Similarly, when it comes to the scarcity of affordable housing, Abundance primarily blames zoning laws for constraining supply and driving up prices.

So much of the discourse on sustainable solutions reaches for just-in-time incrementalism that never can be, and only serve to preserve the status quo when radical change is required. Just like prosperity preachers, Abundance liberals need all of the attention for which they clamor. The best of among of them, like those cited here, even move us to consider why their arguments achieve such lift-off velocity in major media. Kudos – it’s a gift. Look askance and ponder.

 

Stunning-Kruger-incidence

This is perhaps over-determined, but how were we to know? Is it just the mildest coincidence that just when critical thinking skills are at their most needed, a mysterious and mostly useless tool is helping us file-down any remaining sharp points and edges?

A new paper from researchers at Microsoft and Carnegie Mellon University finds that as humans increasingly rely on generative AI in their work, they use less critical thinking, which can “result in the deterioration of cognitive faculties that ought to be preserved.”

“[A] key irony of automation is that by mechanising routine tasks and leaving exception-handling to the human user, you deprive the user of the routine opportunities to practice their judgement and strengthen their cognitive musculature, leaving them atrophied and unprepared when the exceptions do arise,” the researchers wrote.

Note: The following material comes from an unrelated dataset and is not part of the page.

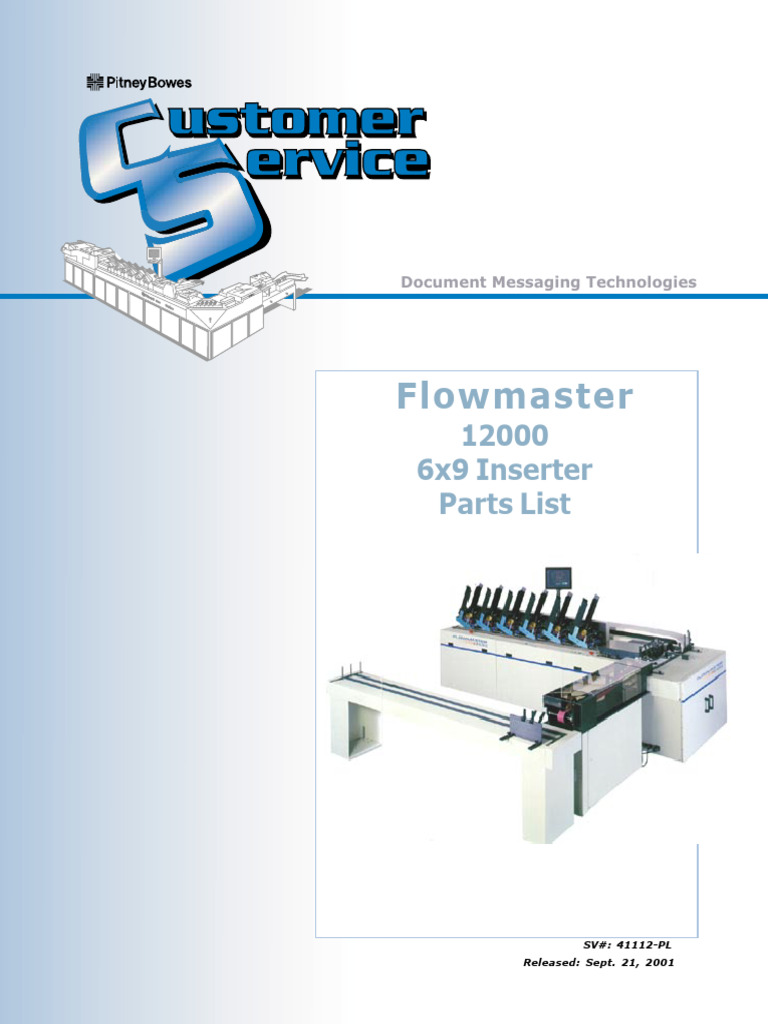 Manual de Partes Flow Master | PDF | Belt (Mechanical) | Screw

I’m convinced that key ironies need to be mandatory elements of all strategic planning documents going forward, numerated AND annotated. Making dumb dumber and lazy lazier is sufficiently opportune that making us softer and doughier, paired nicely with a ’54 magnum of News You Can Trust and a much more recent vintage of doing your own research, births the inevitability of powerlessness. Aside from the button that releases the treats, of course.

The charge is that the hard work of cowing a populace to submit to not notice authoritarianism is far easier than imagined, and especially when people allow themselves to be confused about the difference between important things and trivialities.  When you’re not sure how to watch out for what you don’t know you need to watch out for, please note the lack of passive construct before proceeding.

Image: Discreet nose. Fruity. Smoke. Suave and rounded on the palate, almost sweet.